Task requirements =
Return the full material exactly.

Stored data =

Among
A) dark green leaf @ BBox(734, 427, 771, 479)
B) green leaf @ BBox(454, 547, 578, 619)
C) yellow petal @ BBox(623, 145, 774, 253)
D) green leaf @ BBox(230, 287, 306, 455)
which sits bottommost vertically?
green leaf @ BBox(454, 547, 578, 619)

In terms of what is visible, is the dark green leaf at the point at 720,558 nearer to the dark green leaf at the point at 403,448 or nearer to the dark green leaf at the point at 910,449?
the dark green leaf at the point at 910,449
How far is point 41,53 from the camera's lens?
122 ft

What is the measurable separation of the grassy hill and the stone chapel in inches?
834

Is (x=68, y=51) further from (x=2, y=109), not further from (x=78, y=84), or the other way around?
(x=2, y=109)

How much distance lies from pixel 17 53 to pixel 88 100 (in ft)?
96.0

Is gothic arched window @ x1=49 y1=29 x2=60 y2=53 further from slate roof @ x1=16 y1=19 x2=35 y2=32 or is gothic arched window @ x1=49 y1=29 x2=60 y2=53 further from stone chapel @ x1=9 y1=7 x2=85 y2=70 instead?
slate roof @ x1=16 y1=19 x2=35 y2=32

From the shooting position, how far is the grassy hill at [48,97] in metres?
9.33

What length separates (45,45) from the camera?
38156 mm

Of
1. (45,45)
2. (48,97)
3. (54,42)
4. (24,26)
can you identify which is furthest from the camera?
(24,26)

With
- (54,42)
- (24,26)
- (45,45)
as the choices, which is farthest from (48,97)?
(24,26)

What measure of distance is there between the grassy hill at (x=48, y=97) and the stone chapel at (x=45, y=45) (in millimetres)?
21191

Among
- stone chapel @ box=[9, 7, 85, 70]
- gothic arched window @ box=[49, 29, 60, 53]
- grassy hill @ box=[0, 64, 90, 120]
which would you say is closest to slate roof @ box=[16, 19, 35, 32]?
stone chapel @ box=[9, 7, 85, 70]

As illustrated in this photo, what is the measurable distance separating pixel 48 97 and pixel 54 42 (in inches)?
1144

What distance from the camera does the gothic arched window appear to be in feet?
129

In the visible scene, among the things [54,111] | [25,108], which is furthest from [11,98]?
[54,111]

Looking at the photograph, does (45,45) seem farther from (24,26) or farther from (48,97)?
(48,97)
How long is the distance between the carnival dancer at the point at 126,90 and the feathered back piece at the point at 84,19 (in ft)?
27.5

Worked answer =
Among
A) dark green leaf @ BBox(734, 427, 771, 479)
B) green leaf @ BBox(454, 547, 578, 619)
C) yellow petal @ BBox(623, 145, 774, 253)
D) green leaf @ BBox(230, 287, 306, 455)
which sits bottommost vertically?
green leaf @ BBox(454, 547, 578, 619)

In terms of what is visible, is the dark green leaf at the point at 720,558 nearer to the dark green leaf at the point at 403,448 or nearer to the dark green leaf at the point at 910,449?
the dark green leaf at the point at 910,449
How far is point 41,53 from the camera's lens?
122 ft

What is the measurable separation of the grassy hill and the stone chapel in inches?
834

Is (x=68, y=51) further from (x=2, y=109), not further from (x=78, y=84), or the other way around?
(x=2, y=109)

How much distance lies from pixel 17 53 to pixel 88 100 (in ft)?
96.0

Is gothic arched window @ x1=49 y1=29 x2=60 y2=53 further from slate roof @ x1=16 y1=19 x2=35 y2=32 or is gothic arched window @ x1=49 y1=29 x2=60 y2=53 further from stone chapel @ x1=9 y1=7 x2=85 y2=70 instead?
slate roof @ x1=16 y1=19 x2=35 y2=32

From the shooting position, how far is the grassy hill at [48,97] in metres?
9.33

What length separates (45,45) from the camera?
38156 mm

Of
1. (45,45)
2. (48,97)
3. (54,42)
4. (24,26)
can you identify which is furthest from the camera?
(24,26)

With
- (54,42)
- (24,26)
- (45,45)
as the choices, which is farthest from (48,97)?
(24,26)

What measure of distance is there between the grassy hill at (x=48, y=97) and the stone chapel at (x=45, y=45) (in millimetres)?
21191

Among
- stone chapel @ box=[9, 7, 85, 70]
- gothic arched window @ box=[49, 29, 60, 53]
- grassy hill @ box=[0, 64, 90, 120]
which would you say is closest to slate roof @ box=[16, 19, 35, 32]?
stone chapel @ box=[9, 7, 85, 70]

As illustrated in this photo, what is the measurable distance separating pixel 48 97 and pixel 54 42 (in inches)?
1144

What distance from the camera does the gothic arched window appear to be in feet?
129

In the visible scene, among the things [54,111] | [25,108], which is furthest from [11,98]?
[54,111]

Looking at the photograph, does (45,45) seem farther from (24,26) or farther from (48,97)?
(48,97)
How long is the distance between the carnival dancer at the point at 126,90 and the feathered back piece at the point at 84,19 (in ft)?
27.5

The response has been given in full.